In recent years, learning-based underwater image enhancement (UIE) techniques have rapidly evolved. However, distribution shifts between high-quality enhanced outputs and natural images can hinder semantic cue extraction for downstream vision tasks, thereby limiting the adaptability of existing enhancement models. To address this challenge, this work proposes a new learning mechanism that leverages Vision-Language Models (VLMs) to empower UIE models with semantic-sensitive capabilities. To be concrete, our strategy first generates textual descriptions of key objects from a degraded image via VLMs. Subsequently, a text-image alignment model remaps these relevant descriptions back onto the image to produce a spatial semantic guidance map. This map then steers the UIE network through a dual-guidance mechanism, which combines cross-attention and an explicit alignment loss. This forces the network to focus its restorative power on semantic-sensitive regions during image reconstruction, rather than pursuing a globally uniform improvement, thereby ensuring the faithful restoration of key object features. Experiments confirm that when our strategy is applied to different UIE baselines, significantly boosts their performance on perceptual quality metrics as well as enhances their performance on detection and segmentation tasks, validating its effectiveness and adaptability.
Paper Structure (32 sections, 5 equations, 7 figures, 2 tables)
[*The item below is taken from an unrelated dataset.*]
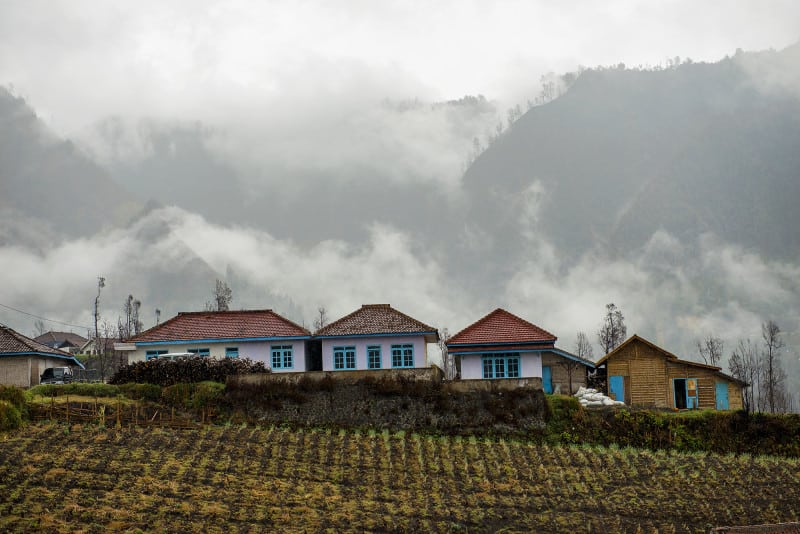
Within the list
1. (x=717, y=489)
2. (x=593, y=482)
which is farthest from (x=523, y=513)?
A: (x=717, y=489)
This paper contains 32 sections, 5 equations, 7 figures, 2 tables.

Figures (7)

  • Figure 1: Impact of our semantic-sensitive strategy on downstream tasks. The radar charts on the left demonstrate consistent quantitative improvements in semantic segmentation and object detection when baseline models are empowered by our -SS strategy (in Red). Correspondingly, the qualitative examples on the right illustrate these benefits: our method leads to segmentation results closer to the Ground Truth (top) and enables more confident and accurate object detection (bottom).
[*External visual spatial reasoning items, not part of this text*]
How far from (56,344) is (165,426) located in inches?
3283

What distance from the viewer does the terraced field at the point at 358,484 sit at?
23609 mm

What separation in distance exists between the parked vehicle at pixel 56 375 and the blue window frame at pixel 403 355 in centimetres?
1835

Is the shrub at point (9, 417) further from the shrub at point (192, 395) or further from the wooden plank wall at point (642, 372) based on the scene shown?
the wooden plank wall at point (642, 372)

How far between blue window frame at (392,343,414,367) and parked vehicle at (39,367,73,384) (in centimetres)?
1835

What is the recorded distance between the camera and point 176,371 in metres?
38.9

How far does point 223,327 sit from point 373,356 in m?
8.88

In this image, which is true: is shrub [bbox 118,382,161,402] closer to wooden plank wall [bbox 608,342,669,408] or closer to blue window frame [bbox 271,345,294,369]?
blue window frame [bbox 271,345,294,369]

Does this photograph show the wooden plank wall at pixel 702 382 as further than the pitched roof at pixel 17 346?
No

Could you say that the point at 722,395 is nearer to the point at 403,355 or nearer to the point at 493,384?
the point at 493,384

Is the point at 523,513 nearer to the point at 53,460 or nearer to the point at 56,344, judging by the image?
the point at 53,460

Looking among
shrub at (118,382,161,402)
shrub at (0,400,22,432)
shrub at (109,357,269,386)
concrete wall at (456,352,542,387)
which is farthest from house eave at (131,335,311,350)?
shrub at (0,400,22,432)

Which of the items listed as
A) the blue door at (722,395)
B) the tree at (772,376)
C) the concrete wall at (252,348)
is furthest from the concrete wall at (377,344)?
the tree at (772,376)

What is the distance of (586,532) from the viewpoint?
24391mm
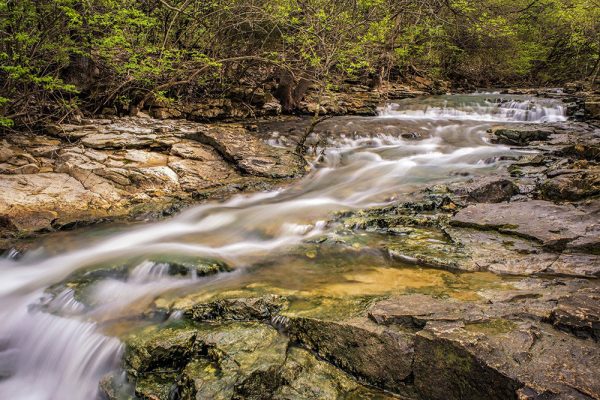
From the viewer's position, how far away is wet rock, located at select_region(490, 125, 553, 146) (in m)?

  • Figure 2: Overview of our semantic-sensitive learning strategy. A VLM-generated guidance map steers the UIE network via a dual-guidance approach: cross-attention and explicit supervision via an alignment loss.
  • Figure 3: Visual comparison of enhancement results. Our -SS models produce images with better color fidelity and sharper details on key objects on the UIEB dataset (top). In challenging U45 scenes (bottom), our method effectively restores natural colors while avoiding artifacts introduced by baseline models.
  • Figure 4: Visual comparison on the object detection task. Our -SS enhancement significantly improves the detection of small, low-contrast objects in both murky water body (top) and complex seabed (bottom) environments, effectively mitigating the missed detection issue prevalent in baseline methods.
  • Figure 5: Visual comparison on the semantic segmentation task. Our semantic-sensitive enhancement preserves object boundaries and reduces background confusion in both dark (top row) and light (bottom row) scenes, leading to more accurate segmentation masks compared to baseline methods.